Dataset excerpt:
══════

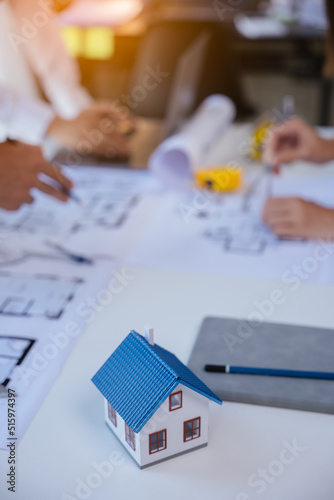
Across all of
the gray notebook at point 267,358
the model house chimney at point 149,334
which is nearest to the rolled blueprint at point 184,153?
the gray notebook at point 267,358

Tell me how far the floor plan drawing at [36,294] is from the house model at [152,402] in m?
0.26

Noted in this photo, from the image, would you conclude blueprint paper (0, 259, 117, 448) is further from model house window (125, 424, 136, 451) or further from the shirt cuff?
the shirt cuff

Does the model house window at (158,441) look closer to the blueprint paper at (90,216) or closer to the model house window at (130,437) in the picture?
the model house window at (130,437)

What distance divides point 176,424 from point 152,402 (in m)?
0.04

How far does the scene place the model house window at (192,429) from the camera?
630mm

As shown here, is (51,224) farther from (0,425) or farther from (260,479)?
(260,479)

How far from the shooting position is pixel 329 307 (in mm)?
901

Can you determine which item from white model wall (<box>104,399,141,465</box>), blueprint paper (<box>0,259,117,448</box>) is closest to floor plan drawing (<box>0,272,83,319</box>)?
blueprint paper (<box>0,259,117,448</box>)

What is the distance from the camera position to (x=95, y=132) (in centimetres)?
144

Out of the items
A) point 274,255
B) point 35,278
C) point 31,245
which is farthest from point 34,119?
point 274,255

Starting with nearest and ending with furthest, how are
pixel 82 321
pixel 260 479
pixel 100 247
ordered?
1. pixel 260 479
2. pixel 82 321
3. pixel 100 247

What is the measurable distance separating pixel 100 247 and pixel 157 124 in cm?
67

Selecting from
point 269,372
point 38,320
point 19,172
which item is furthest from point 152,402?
point 19,172

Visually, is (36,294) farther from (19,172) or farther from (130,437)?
(130,437)
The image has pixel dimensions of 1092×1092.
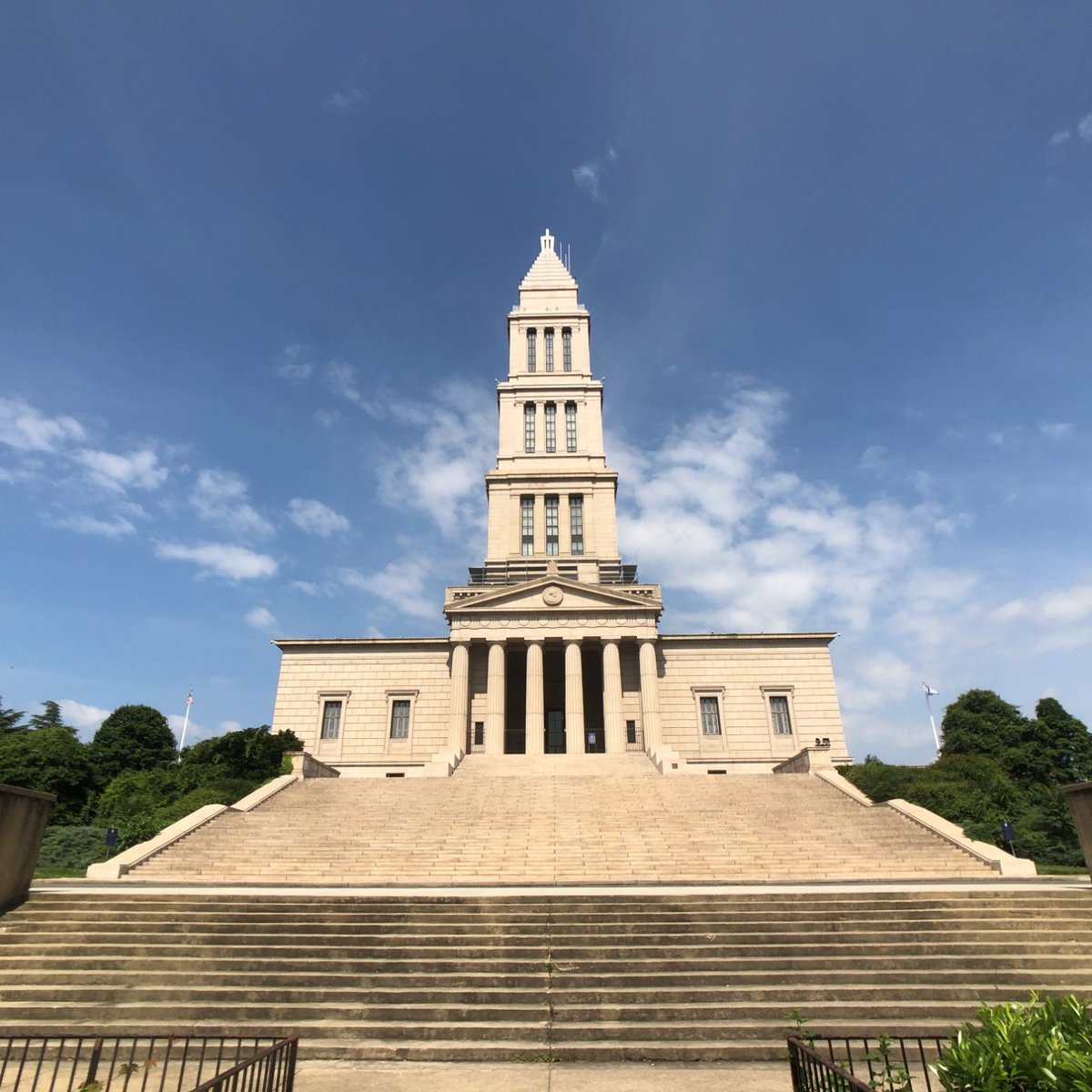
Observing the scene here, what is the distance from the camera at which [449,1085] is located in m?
8.25

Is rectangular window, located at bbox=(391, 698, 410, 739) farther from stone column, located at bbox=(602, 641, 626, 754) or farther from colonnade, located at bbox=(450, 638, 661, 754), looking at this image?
stone column, located at bbox=(602, 641, 626, 754)

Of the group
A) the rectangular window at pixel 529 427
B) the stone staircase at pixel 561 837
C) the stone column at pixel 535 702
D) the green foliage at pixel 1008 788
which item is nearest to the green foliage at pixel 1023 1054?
the stone staircase at pixel 561 837

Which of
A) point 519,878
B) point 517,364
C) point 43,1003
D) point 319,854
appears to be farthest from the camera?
point 517,364

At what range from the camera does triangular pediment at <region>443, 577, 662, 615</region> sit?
39.6 meters

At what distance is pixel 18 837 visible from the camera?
45.7ft

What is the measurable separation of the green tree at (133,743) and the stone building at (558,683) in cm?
891

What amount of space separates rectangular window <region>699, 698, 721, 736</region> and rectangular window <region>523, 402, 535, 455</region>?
2268 centimetres

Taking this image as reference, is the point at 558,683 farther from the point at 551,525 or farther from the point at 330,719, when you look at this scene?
the point at 330,719

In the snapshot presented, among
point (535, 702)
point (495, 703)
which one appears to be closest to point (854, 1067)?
point (535, 702)

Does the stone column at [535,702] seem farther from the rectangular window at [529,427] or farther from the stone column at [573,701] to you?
the rectangular window at [529,427]

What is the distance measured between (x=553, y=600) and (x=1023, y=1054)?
35135 mm

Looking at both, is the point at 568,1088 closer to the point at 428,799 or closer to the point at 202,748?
the point at 428,799

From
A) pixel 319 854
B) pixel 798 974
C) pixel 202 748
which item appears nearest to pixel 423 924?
pixel 798 974

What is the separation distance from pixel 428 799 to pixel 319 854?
6.94 metres
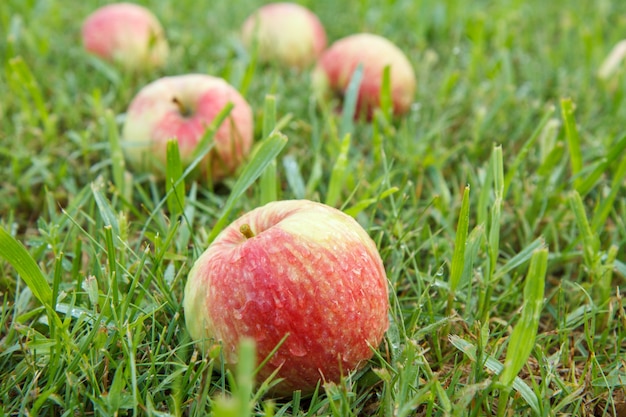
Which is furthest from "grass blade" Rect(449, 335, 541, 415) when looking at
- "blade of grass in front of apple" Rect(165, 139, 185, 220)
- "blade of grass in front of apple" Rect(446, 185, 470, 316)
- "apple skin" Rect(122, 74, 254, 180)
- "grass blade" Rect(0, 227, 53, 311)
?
"apple skin" Rect(122, 74, 254, 180)

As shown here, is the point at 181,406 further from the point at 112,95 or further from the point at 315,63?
the point at 315,63

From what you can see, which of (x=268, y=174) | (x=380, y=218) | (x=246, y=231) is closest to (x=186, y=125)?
(x=268, y=174)

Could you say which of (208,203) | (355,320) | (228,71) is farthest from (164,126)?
A: (355,320)

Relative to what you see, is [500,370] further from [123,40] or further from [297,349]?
[123,40]

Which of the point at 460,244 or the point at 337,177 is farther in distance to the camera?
the point at 337,177

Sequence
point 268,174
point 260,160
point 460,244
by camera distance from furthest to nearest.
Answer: point 268,174, point 260,160, point 460,244

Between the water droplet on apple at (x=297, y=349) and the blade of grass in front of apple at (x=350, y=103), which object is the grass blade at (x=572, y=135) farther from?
the water droplet on apple at (x=297, y=349)

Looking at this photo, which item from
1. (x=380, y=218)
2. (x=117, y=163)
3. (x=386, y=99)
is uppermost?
(x=386, y=99)
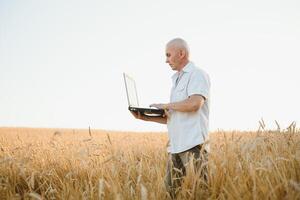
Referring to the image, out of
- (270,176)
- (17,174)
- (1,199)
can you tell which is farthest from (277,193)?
(17,174)

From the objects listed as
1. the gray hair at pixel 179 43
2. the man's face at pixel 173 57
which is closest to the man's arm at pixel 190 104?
the man's face at pixel 173 57

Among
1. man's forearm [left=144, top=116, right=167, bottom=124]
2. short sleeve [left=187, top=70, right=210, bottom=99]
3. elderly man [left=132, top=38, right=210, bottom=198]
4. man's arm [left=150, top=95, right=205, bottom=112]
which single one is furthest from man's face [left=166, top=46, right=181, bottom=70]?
man's forearm [left=144, top=116, right=167, bottom=124]

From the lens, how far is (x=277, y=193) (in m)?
2.79

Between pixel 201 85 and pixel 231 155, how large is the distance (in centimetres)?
71

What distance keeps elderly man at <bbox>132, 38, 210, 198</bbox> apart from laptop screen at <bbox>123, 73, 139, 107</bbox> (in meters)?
0.14

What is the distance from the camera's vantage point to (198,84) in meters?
3.61

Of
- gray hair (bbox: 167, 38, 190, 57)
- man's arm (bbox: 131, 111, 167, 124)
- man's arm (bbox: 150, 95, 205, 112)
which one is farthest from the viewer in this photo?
man's arm (bbox: 131, 111, 167, 124)

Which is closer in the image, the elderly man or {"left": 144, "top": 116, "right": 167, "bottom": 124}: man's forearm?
the elderly man

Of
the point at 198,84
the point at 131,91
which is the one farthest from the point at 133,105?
the point at 198,84

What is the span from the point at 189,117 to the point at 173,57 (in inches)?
24.0

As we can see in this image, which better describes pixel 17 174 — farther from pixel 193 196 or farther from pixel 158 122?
pixel 193 196

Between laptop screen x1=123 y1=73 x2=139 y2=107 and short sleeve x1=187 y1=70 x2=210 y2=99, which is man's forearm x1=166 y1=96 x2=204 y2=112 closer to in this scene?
short sleeve x1=187 y1=70 x2=210 y2=99

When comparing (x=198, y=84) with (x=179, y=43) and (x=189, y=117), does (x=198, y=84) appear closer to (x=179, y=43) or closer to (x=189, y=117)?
(x=189, y=117)

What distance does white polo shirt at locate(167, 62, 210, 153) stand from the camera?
11.9 ft
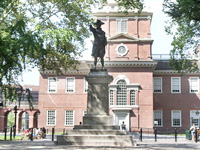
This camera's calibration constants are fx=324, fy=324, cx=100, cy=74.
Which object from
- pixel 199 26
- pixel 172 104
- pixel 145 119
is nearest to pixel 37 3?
pixel 199 26

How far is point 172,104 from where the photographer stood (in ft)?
134

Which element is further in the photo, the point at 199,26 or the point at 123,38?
the point at 123,38

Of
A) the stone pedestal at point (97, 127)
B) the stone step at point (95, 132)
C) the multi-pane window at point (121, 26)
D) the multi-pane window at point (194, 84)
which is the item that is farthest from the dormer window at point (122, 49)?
the stone step at point (95, 132)

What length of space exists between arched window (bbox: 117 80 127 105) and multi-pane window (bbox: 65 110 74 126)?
6.60 meters

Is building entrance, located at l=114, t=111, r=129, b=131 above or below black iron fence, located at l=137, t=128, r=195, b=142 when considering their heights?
above

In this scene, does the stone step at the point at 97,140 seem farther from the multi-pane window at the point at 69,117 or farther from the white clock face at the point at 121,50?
the multi-pane window at the point at 69,117

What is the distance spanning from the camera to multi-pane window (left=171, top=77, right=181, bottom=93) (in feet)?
136

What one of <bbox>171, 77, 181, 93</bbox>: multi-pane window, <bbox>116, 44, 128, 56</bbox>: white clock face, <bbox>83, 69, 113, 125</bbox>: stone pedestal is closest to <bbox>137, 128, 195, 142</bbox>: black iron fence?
<bbox>171, 77, 181, 93</bbox>: multi-pane window

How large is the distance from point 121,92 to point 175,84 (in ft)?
26.3

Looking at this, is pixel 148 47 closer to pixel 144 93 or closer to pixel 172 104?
pixel 144 93

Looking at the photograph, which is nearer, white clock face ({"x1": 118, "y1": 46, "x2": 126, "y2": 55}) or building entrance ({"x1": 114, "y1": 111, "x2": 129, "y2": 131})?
building entrance ({"x1": 114, "y1": 111, "x2": 129, "y2": 131})

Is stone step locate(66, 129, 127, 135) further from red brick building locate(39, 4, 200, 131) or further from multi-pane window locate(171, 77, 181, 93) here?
multi-pane window locate(171, 77, 181, 93)

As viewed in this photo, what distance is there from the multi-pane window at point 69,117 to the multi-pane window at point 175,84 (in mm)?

══════

YOUR TASK:
Write out the lines above, starting at the line that contains "Looking at the" and ending with the final line, and nothing else; copy them exactly.

RESULT FOR THIS TASK:
Looking at the photograph, which is nearer, white clock face ({"x1": 118, "y1": 46, "x2": 126, "y2": 55}) or building entrance ({"x1": 114, "y1": 111, "x2": 129, "y2": 131})?
building entrance ({"x1": 114, "y1": 111, "x2": 129, "y2": 131})

Is stone step locate(66, 129, 127, 135) further from red brick building locate(39, 4, 200, 131) or further from multi-pane window locate(171, 77, 181, 93) here?
multi-pane window locate(171, 77, 181, 93)

As viewed in this photo, what distance is there from the multi-pane window at point 69,117 to the multi-pane window at point 175,84 (in mm)?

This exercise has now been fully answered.